Problema curto.
Com base no texto sobre a extração ilegal de areia, enumere todos os meios com que o criminoso pode extrair areia.

Texto fornecido.
· · · ·
Item é mais raro que parece – e sua extração ilegal
enriquece o crime organizado em todo o mundo. No brasil, montantes ilegais são
bilionários
1) O que, é, em uma definição sucinta, uma areia ilegal?
A
extração ilegal pode ocorrer quando o minerador extrai fora da área (processo
minerário) autorizada, ou quando começa a extrair sem ter Guia de Utilização,
Licenciamento ou Concessão de Lavra e quando o criminoso, com seu maquinário e
caminhões ou mesmo com pás e animais de tração, extrai em qualquer lugar onde a
areia esteja, seja em rios, cavas ou outros depósitos, sem as devidas
autorizações da Agência Nacional de Mineração, descumprindo o que estabelece o
Código de Mineração, Decreto-Lei nº 227 de 28/2/67.
2) O seu levantamento aponta que há crimes de extração ilegal de areia — isso se dá mais por minas ilegais ou por minas que extraem mais do que é permitido legalmente?
Os dois tipos podem ocorrer. Nos grandes centros existe até algum tipo
de fiscalização, mas nas regiões um pouco mais afastadas é mais difícil. Quem
extrai e não declara que extraiu, mesmo tendo um processo minerário que lhe
permite extrair, também está extraindo uma areia ilegal.
3) Como é possível definir a fiscalização no Brasil sobre o mercado ilegal de areia?
Uma das deficiências de fiscalização ocorre em função da
redução drástica de funcionários da Agência Nacional de Mineração, que em 2010
eram 1.194 funcionários e em 2024 apenas 691, para todo o Brasil, segundo a
própria ANM.
Inclusive, em junho de 2024, de
um total de 37.600 Processos Minerários que extraem legalmente, foram
apresentados 13.500 Relatórios Anuais de Lavra, ou seja, somente 36%. Desta
forma, quem garante o que ocorreu nos outros 64%?
4) Nem toda a areia pode ser utilizada para os fins de construção civil? É correto dizer que a areia está em extinção no Brasil e no mundo?
Quando
o mundo começou a ser alertado nas três últimas décadas do século passado,
sobre os problemas que poderiam acontecer devido à mudança climática, alguns
negacionistas começaram a dizer que eram exageradas as previsões, que eram
militantes ecológicos querendo aparecer. Hoje, existe uma preocupação mundial
sobre os desastres climáticos.
· · · ·
Informações registradas.
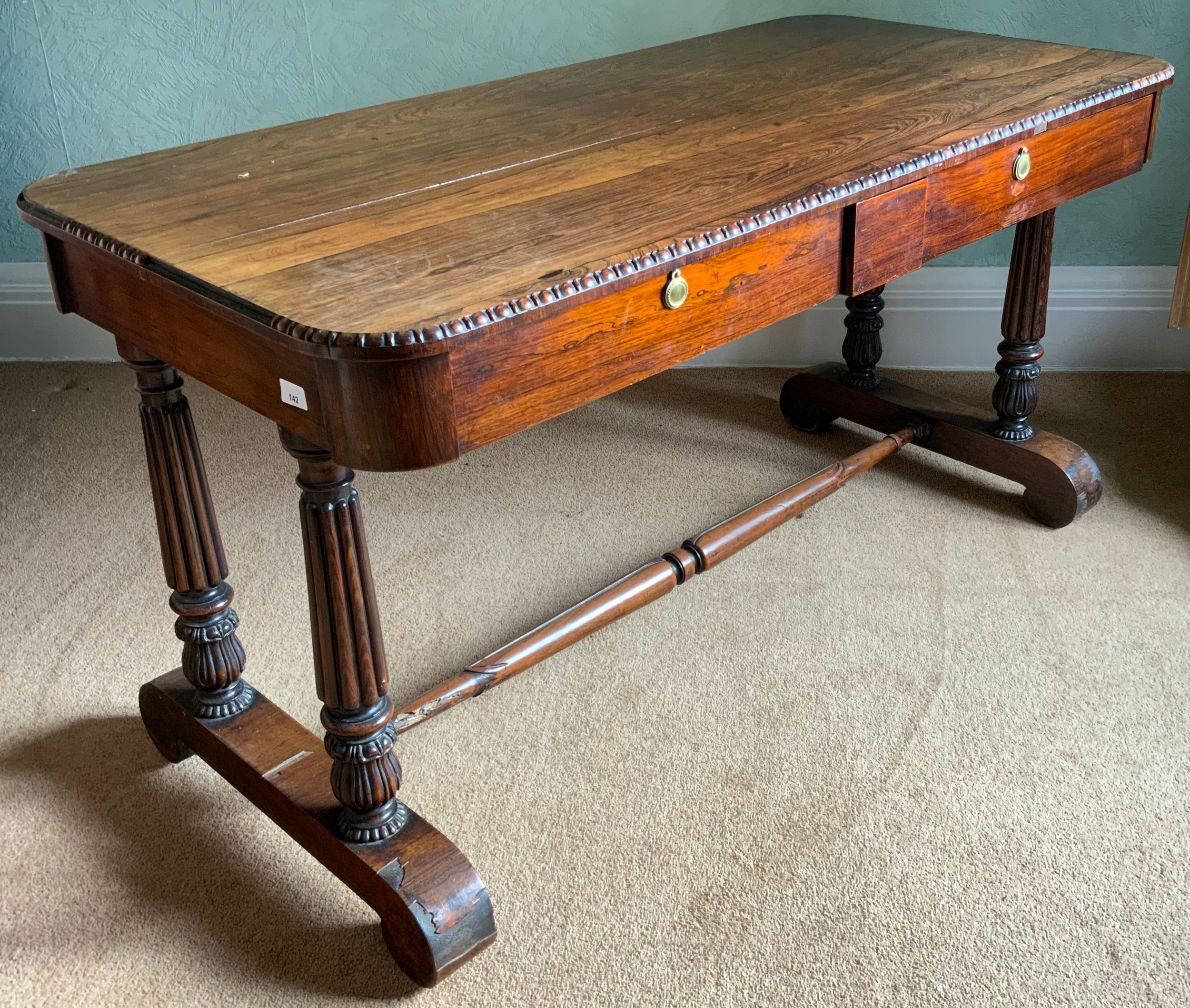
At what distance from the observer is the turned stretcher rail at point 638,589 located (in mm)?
1588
· · · ·
Resposta do exercício.
Maquinário, caminhões, pás e animais de tração.